Nie potrafimy grać w końcówkach
W miniony weekend AZS Radex Szczecin uległ w Inowrocławiu Sportino 74:76, czym przedłużył passę wyjazdowych przegranych. Z pozytywnej strony, w meczu ze Sportino, pokazał się jednak Łukasz Pacocha. Zawodnik ze Szczecina zdobył 36 punktów, co jest jego najlepszym wynikiem w tej hali. Dobre występy szczecińskiego zawodnika nie pomagały jednak jego zespołom wygrywać w Inowrocławiu. - Jakoś nie mogę znaleźć recepty na Sportino, kiedy gra u siebie. Ale w sobotę już myślałem, że wygramy. Było blisko. Inowrocławianie mają jednak bardzo dobrych zawodników i trenera - powiedział w rozmowie ze Sportowymi Faktami Pacocha. Choć przez cały mecz sytuacja na parkiecie zmieniała się jak w kalejdoskopie, to ponownie wynik rozstrzygnął się w końcówce. Dwa punkty akademicy stracili dopiero w dogrywce.
- Znów przegraliśmy w taki sposób, jak w kilku poprzednich kolejkach. Nie potrafimy dobrze grać w końcówkach spotkań. Teraz też tak było, bo na 30 sek. przed zakończeniem prowadziliśmy dwoma punktami i mieliśmy piłkę - skomentował sytuację w końcówce mecze Łukasz Pacocha.
Mecz mógłby się potoczyć inaczej gdyby AZS nie przegrał pierwszej połowy 18 punktami.

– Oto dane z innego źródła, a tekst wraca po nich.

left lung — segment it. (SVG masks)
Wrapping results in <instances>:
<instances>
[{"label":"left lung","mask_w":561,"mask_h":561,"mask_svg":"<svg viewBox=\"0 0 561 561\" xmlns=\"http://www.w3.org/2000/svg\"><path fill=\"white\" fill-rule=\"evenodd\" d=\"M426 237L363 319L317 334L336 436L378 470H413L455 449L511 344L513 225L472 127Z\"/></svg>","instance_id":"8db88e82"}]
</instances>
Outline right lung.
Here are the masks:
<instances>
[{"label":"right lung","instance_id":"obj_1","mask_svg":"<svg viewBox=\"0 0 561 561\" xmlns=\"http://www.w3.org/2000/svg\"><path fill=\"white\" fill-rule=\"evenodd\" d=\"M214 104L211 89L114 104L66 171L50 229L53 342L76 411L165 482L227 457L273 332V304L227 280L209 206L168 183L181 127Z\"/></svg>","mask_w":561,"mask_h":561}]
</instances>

Choć akademicy stratę do drugiej części meczu odrobili, to zmęczenie nie pozwoliło im na osiągnięcie pozytywnego wyniku. - Coś jest w naszych głowach. Nie realizujemy tego, co na przedmeczowej odprawie nakreślił nam trener. Każdy gra, jak chce. Nie jesteśmy wtedy zespołem. A tak nie może być - kontynuuje Pacocha. Przed akademikami jeszcze trzy grudniowe spotkania na wyjeździe. Wszyscy obawiają się, że mogą to być spotkania przegrane. Choć w jednym ze spotkań z pewnością gracze ze Szczecina zmobilizują się podwójnie. - Trzeba tę passę kiedyś przerwać. Może w kolejnym spotkaniu? Derby ze Spójnią, to dodatkowa mobilizacja dla nas wszystkich. Każdy da z siebie 120 procent - kończy gracz AZS.